[Written exercise A]
Using the data engineering newsletter excerpt, list every topic named on its "Topics:" line.

[Document excerpt]

#30. Go to Data Engineering

Topics: Databases, data thoughts, practices, Apache Spark, streaming


Concurrency is not Parallelism by Rob Pike (slides) — Rob Pike

Rob Pike is a software engineer, best known for his work on the Go programming language. Quite old but still relevant talk discussing the crucial distinctions between concurrency and parallelism. Such foundational engineering concepts are cross disciplines and I would say must-have knowledge for all engineers.

level:medium topic:practices type:video


Setting Uber’s Transactional Data Lake in Motion with Incremental ETL Using Apache Hudi — Uber Engineering Blog

As usual, Uber’s blog is fantastic resource for new ideas. This fresh article explains how to build streaming ETL framework and how to address some well-known issue on this way.

level:medium topic:streaming


Apache Spark — Job monitoring — Hareesha Dandamudi

Short and understandable article about SparkListener. Quite a useful thing for creating monitoring and lineage handling (as OpenLineage does). Just use it as a start for your own articles research :)

[Written exercise B]
Update the records from the line containing "How far away is the" through the end of the records by changing "window" to "doorway". Reproduce only those lines, with nothing else altered.

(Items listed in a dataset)
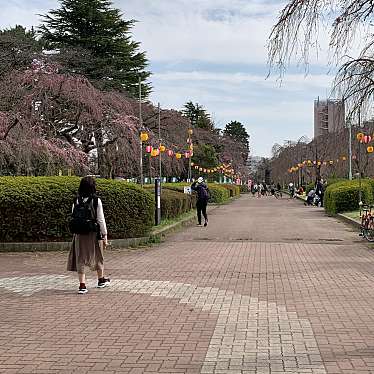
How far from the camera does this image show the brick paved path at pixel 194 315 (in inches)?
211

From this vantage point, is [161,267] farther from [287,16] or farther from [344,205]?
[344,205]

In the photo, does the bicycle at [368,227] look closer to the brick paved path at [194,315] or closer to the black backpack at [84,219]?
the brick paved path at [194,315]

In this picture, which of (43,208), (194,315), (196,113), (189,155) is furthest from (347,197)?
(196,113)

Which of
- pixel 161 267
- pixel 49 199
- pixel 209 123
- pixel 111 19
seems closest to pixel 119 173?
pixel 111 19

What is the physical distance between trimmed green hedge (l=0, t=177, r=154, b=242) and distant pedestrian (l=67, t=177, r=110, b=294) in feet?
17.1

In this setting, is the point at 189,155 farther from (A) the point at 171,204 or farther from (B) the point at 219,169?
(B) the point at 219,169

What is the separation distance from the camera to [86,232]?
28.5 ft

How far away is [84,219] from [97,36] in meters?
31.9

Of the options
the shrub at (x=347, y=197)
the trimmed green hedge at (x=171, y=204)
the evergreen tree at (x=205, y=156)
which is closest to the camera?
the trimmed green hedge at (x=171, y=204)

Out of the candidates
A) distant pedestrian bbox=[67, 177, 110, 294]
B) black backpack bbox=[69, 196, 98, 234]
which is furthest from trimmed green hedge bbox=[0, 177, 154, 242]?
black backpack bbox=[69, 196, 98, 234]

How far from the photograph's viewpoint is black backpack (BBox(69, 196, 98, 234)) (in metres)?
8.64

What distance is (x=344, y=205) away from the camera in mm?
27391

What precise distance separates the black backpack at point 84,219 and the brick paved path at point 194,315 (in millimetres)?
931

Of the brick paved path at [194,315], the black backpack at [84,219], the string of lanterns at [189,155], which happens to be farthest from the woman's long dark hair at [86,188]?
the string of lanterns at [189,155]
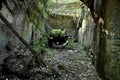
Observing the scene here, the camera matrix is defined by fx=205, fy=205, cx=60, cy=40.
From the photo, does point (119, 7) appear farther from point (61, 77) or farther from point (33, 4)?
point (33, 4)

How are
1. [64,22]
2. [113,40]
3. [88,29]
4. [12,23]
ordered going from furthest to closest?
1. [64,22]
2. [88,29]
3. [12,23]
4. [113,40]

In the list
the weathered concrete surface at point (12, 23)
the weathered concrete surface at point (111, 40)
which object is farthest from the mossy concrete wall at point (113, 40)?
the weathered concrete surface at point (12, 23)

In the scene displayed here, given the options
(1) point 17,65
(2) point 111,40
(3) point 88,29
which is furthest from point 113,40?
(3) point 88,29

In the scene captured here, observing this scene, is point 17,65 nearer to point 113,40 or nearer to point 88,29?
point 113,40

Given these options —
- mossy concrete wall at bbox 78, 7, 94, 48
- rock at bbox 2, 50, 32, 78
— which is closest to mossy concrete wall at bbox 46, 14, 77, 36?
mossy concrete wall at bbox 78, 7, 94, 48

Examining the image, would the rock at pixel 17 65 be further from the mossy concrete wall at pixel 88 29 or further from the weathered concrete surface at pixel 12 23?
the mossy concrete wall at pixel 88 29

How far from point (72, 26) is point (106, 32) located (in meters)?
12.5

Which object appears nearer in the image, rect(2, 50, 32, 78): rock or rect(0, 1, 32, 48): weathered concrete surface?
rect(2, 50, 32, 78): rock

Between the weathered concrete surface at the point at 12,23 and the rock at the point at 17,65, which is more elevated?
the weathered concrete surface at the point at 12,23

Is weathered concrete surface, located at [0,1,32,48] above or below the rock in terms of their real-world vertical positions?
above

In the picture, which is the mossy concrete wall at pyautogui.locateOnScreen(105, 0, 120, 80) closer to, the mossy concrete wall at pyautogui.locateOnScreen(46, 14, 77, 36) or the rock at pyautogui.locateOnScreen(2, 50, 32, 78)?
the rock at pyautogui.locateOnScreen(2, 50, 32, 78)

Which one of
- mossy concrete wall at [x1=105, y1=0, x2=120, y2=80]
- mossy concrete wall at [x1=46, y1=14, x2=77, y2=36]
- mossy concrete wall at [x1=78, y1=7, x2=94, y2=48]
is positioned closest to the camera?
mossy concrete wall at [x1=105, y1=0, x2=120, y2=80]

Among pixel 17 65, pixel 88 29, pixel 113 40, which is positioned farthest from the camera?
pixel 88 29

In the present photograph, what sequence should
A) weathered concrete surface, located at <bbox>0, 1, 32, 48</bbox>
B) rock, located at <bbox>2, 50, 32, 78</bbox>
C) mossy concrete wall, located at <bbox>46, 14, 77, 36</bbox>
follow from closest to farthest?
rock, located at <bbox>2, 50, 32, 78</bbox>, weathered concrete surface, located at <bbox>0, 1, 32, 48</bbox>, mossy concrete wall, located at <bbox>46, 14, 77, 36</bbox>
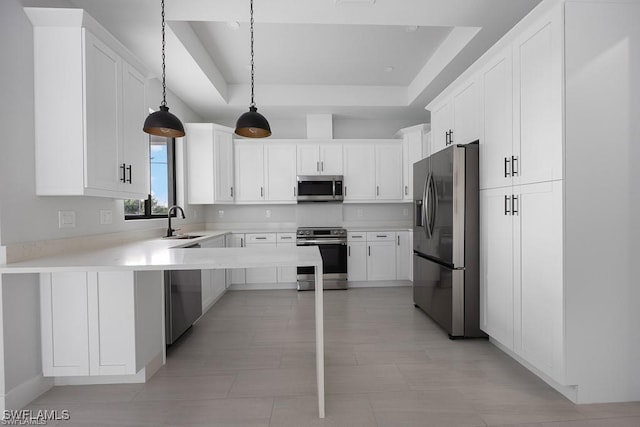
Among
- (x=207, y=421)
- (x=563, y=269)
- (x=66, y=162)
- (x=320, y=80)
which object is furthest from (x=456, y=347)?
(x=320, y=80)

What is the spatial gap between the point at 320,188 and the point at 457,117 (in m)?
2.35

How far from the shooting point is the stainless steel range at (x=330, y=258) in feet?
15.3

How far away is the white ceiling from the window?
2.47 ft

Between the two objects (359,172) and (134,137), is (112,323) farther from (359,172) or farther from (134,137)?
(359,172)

[Response A]
Databases, data thoughts, practices, Apache Spark, streaming

[Response B]
How far away is the white ceiling from the doorway?
2.47 ft

Between the two objects (359,172) and (134,137), is (112,323) farther from (359,172) or farther from (134,137)?
(359,172)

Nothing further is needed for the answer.